Records from a dataset:
------

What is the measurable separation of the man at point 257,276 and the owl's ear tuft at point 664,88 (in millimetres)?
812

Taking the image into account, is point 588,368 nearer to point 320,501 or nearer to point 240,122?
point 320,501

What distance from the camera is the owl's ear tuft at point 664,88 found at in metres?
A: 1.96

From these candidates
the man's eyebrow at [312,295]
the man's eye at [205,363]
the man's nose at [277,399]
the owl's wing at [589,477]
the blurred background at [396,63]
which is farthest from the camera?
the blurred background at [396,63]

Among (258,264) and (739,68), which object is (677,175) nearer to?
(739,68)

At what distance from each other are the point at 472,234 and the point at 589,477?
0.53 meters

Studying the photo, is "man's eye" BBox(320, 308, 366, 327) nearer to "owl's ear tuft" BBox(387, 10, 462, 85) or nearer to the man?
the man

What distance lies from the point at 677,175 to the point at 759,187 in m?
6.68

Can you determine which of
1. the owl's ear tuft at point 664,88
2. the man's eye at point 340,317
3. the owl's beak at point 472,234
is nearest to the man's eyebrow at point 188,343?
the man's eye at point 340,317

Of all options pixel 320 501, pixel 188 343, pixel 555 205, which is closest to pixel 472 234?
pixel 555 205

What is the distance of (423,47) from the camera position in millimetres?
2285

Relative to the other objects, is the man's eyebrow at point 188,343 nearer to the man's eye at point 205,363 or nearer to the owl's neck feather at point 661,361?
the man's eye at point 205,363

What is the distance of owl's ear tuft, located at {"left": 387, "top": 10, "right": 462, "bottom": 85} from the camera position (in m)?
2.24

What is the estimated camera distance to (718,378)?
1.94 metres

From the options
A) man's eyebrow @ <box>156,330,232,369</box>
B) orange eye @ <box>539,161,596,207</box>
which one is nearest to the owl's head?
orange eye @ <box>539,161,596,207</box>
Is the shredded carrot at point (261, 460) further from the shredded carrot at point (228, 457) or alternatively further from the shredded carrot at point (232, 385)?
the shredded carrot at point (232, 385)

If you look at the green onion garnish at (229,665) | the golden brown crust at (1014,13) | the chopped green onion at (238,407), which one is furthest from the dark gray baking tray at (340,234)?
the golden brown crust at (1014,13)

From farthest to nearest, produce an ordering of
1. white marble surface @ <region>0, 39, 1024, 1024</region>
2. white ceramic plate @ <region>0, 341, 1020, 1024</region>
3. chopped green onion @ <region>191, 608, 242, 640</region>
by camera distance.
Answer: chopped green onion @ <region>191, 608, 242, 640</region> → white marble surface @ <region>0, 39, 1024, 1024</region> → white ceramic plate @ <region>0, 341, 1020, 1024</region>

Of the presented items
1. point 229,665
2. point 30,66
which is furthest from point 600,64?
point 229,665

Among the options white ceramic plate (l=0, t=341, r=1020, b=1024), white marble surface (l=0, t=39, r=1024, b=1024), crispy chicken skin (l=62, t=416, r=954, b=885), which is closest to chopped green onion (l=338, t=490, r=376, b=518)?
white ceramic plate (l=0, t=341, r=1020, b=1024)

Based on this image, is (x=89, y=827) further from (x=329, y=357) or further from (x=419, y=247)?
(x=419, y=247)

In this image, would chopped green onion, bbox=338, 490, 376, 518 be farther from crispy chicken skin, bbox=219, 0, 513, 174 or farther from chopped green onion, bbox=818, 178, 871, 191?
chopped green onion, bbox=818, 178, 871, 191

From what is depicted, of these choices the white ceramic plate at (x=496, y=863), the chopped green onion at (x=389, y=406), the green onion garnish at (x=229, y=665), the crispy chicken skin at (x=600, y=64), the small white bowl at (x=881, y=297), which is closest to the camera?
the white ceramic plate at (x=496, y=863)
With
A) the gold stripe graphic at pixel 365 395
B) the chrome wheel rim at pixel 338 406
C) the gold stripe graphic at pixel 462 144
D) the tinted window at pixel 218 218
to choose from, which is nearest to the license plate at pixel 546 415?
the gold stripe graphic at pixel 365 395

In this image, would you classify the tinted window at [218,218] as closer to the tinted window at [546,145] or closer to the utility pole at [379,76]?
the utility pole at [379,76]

------

### What you need to do
Render the entries from their first line through the line containing "0.53 meters" as a Markdown table with the columns Number and Content, giving each line its row number and omitting blank lines.

### Problem solution
| Number | Content |
|---|---|
| 1 | What is the measurable separation of the man at point 257,276 and the owl's ear tuft at point 664,88 (in millimetres)? |
| 2 | 812 |
| 3 | Taking the image into account, is point 588,368 nearer to point 320,501 or nearer to point 240,122? |
| 4 | point 320,501 |
| 5 | What distance from the camera is the owl's ear tuft at point 664,88 found at in metres? |
| 6 | A: 1.96 |
| 7 | From these candidates |
| 8 | the man's eyebrow at [312,295] |
| 9 | the man's eye at [205,363] |
| 10 | the man's nose at [277,399] |
| 11 | the owl's wing at [589,477] |
| 12 | the blurred background at [396,63] |
| 13 | which is farthest from the camera? |
| 14 | the blurred background at [396,63] |
| 15 | Among (258,264) and (739,68), which object is (677,175) nearer to? |
| 16 | (739,68) |
| 17 | At what distance from each other are the point at 472,234 and the point at 589,477? |
| 18 | 0.53 meters |